### SOURCE DATA
========================================

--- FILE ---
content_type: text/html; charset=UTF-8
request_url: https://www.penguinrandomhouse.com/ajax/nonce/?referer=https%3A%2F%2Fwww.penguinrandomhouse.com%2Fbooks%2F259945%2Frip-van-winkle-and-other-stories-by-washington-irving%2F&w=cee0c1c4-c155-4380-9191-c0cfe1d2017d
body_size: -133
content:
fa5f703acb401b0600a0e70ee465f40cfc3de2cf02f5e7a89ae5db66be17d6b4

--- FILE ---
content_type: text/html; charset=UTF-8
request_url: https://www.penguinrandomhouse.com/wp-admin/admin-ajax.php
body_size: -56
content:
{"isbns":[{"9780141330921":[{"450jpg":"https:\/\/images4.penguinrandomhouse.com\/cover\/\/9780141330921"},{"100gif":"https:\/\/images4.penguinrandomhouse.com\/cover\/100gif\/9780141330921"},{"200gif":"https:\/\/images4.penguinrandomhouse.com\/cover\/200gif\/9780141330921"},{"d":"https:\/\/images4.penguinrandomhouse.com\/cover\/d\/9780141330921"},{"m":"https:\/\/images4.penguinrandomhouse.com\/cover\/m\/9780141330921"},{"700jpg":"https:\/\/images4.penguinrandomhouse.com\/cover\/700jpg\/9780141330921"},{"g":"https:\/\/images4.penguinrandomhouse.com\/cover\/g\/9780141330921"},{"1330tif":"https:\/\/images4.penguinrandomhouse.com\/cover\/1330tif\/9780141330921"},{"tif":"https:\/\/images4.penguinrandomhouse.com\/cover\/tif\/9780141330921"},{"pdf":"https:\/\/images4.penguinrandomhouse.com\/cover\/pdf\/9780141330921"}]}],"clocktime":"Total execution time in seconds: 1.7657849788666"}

========================================

### WHAT THE TASK ASKS
Reproduce the material above. Do not change a word.

### WORKED SOLUTION
--- FILE ---
content_type: text/html; charset=UTF-8
request_url: https://www.penguinrandomhouse.com/ajax/nonce/?referer=https%3A%2F%2Fwww.penguinrandomhouse.com%2Fbooks%2F259945%2Frip-van-winkle-and-other-stories-by-washington-irving%2F&w=cee0c1c4-c155-4380-9191-c0cfe1d2017d
body_size: -133
content:
fa5f703acb401b0600a0e70ee465f40cfc3de2cf02f5e7a89ae5db66be17d6b4

--- FILE ---
content_type: text/html; charset=UTF-8
request_url: https://www.penguinrandomhouse.com/wp-admin/admin-ajax.php
body_size: -56
content:
{"isbns":[{"9780141330921":[{"450jpg":"https:\/\/images4.penguinrandomhouse.com\/cover\/\/9780141330921"},{"100gif":"https:\/\/images4.penguinrandomhouse.com\/cover\/100gif\/9780141330921"},{"200gif":"https:\/\/images4.penguinrandomhouse.com\/cover\/200gif\/9780141330921"},{"d":"https:\/\/images4.penguinrandomhouse.com\/cover\/d\/9780141330921"},{"m":"https:\/\/images4.penguinrandomhouse.com\/cover\/m\/9780141330921"},{"700jpg":"https:\/\/images4.penguinrandomhouse.com\/cover\/700jpg\/9780141330921"},{"g":"https:\/\/images4.penguinrandomhouse.com\/cover\/g\/9780141330921"},{"1330tif":"https:\/\/images4.penguinrandomhouse.com\/cover\/1330tif\/9780141330921"},{"tif":"https:\/\/images4.penguinrandomhouse.com\/cover\/tif\/9780141330921"},{"pdf":"https:\/\/images4.penguinrandomhouse.com\/cover\/pdf\/9780141330921"}]}],"clocktime":"Total execution time in seconds: 1.7657849788666"}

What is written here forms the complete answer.